Monster-Colored Island, Volume 1

November 26th, 2025

Two girls embracing. One with black hair in short braids looks at the other girl, a blonde who looks at us, with a heavy-lidded gaze.It has been a while since we discussed this series. In 2021, I read and guest reviewer Mariko Shinobu reviewed Kaijuu-iro Shima, a mood, folkloric story that takes place on a small island of the Japanese archipelago in which two young women meet and their pasts and present merge.

This year I had the chance to review Monster-Colored Island, Volume 1 for ANN’s Fall manga guide and was interested once again in this tone-poem of a Yuri manga.

Kon is an island resident who has spent her life alone. Mostly invisible to the other residents, and rejected by the few other children, she lives an “othered” life from the rest of the community. When outsider Furuka shows up, they instantly connect, although neither really knows why. We don’t get much detail in this volume – we don’t really know whether the island’s monster exists, or is Kon is, as she seems to be, the sacrifice to it, or if it is all symbolic. But it doesn’t truly matter, as we do learn that Furuka and Kon have always known they were different from everyone around them in ways that many queer readers will understand and resonate to. 

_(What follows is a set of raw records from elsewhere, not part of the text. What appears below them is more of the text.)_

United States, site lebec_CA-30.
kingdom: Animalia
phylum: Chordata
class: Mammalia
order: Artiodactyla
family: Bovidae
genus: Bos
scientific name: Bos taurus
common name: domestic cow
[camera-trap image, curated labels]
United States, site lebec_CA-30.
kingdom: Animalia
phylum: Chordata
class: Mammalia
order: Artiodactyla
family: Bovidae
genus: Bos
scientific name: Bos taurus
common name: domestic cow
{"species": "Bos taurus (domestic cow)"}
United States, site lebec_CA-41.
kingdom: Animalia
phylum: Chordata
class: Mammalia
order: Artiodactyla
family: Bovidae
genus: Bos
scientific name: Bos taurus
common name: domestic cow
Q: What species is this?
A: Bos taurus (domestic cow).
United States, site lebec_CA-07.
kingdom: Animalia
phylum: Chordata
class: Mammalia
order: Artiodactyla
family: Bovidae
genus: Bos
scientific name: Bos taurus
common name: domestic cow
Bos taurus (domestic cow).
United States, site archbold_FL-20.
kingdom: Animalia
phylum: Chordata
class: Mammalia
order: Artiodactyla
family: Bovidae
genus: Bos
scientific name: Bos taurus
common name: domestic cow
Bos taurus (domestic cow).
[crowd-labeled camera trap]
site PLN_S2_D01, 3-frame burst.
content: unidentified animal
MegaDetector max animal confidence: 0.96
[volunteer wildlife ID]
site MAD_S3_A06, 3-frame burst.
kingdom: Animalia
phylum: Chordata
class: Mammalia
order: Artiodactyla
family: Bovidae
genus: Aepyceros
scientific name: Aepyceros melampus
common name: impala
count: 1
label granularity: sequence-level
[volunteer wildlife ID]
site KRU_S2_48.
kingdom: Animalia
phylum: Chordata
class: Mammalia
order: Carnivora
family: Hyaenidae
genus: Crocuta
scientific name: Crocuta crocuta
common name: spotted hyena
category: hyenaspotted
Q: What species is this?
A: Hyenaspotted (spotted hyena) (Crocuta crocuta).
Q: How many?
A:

There are some odd handwaves, especially Furuka and Kon “forgetting” how intimate they were, but these plot contrivances serve to heighten the mystery of these two girls and their meeting. It all feels very fated, and possibly more complicated than they know. 

I called this a tone poem of a manga. Yes, there is a story, but each scene is more evocative or a feeling, a sensation, rather than telling a linear tale. If you’re enjoying the heavy emotional impact of This Monster Wants To Eat Me, you might find this story to be similar in feel, if not in depth.

Ratings: 

Art – 8
Story  – 8
Characters – 7 
Service – There is, yes
Yuri – 9

Overall – 8

I’m interested to see if this story goes somewhere specific or not.

Thank you to Yen Press and ANN for the review copy for this!

One Response

  1. dm says:

    I bought the first volume of this series on the strength of your ANN review, and agree with the bulk of what you say here. The series is a bit of a relief after *This monster wants to eat me*. Maybe.

    The dialogue is spare, and in Japanese it’s largely in hiragana with extensive furigana — a pretty quick read. I’m saying this, because I was too impatient to wait for Yen Press to release the next volume, and I got it from Bookwalker.

    The second volume gets more complicated, with the involvement of more characters — Furuka’s aunt may have a connection to the island kaiju much like Kon, making the meeting betwen Kon and Furuka yet more fated.

    Now I am impatient for volume three, as are, I expect, many Japanese fans.